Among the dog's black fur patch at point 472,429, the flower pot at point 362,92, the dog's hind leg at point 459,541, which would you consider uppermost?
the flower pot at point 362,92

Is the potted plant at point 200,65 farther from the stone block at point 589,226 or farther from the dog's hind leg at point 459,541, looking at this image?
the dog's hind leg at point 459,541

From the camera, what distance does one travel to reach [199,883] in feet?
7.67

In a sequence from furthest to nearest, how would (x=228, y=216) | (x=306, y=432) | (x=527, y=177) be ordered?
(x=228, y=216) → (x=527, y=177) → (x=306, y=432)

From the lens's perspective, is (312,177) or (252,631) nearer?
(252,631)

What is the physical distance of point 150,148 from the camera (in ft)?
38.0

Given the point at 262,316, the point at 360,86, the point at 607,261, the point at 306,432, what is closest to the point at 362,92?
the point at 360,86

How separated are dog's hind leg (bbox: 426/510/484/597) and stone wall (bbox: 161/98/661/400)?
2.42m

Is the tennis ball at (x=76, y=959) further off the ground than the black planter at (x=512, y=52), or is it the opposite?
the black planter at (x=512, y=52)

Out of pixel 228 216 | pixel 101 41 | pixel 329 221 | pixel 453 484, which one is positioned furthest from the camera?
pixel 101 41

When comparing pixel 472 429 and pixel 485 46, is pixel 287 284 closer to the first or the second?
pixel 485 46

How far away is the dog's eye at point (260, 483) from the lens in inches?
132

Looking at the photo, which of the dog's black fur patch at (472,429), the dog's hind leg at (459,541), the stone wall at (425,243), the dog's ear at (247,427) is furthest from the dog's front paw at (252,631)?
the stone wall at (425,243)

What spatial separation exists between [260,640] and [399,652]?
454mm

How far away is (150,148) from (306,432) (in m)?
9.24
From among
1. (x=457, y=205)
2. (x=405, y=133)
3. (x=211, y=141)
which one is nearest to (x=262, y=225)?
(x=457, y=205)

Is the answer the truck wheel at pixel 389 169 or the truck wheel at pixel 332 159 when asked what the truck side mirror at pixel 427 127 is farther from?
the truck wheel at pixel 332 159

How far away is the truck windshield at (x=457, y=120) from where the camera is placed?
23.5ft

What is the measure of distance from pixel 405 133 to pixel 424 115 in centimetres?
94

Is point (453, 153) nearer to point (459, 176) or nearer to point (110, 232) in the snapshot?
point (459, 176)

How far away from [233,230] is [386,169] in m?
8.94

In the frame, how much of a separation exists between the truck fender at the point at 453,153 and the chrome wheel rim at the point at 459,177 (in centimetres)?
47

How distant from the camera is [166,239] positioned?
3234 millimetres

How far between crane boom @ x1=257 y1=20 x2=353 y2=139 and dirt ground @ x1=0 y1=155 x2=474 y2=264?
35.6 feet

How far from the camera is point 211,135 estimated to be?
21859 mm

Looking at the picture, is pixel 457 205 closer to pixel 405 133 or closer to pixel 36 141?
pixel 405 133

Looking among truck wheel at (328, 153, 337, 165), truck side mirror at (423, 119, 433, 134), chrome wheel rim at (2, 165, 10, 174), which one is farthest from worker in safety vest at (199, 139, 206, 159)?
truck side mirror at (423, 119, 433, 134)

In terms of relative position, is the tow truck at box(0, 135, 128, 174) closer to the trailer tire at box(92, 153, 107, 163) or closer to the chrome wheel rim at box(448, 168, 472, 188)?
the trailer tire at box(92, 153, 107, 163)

Problem requirements
Return, word for word, the entries from the line with "How far away from" through the last line of the entries, both ends included.

Reply to the task
How far away from [233,230] is [386,169] in m?
8.94

In the frame, how much of a separation exists between the truck fender at the point at 453,153 and the chrome wheel rim at the point at 459,177 (in centimetres)?
47

How distant from the camera is [166,239] positioned?
3234 millimetres

How far between crane boom @ x1=257 y1=20 x2=353 y2=139 and dirt ground @ x1=0 y1=155 x2=474 y2=264?
35.6 feet

How far from the camera is point 211,135 estimated to be?
21859 mm

Looking at the picture, is pixel 457 205 closer to pixel 405 133 or closer to pixel 36 141?
pixel 405 133

Looking among truck wheel at (328, 153, 337, 165), truck side mirror at (423, 119, 433, 134), chrome wheel rim at (2, 165, 10, 174), which one is farthest from worker in safety vest at (199, 139, 206, 159)?
truck side mirror at (423, 119, 433, 134)

In terms of relative position, is the tow truck at box(0, 135, 128, 174) closer to the trailer tire at box(92, 153, 107, 163) or closer to the chrome wheel rim at box(448, 168, 472, 188)?
the trailer tire at box(92, 153, 107, 163)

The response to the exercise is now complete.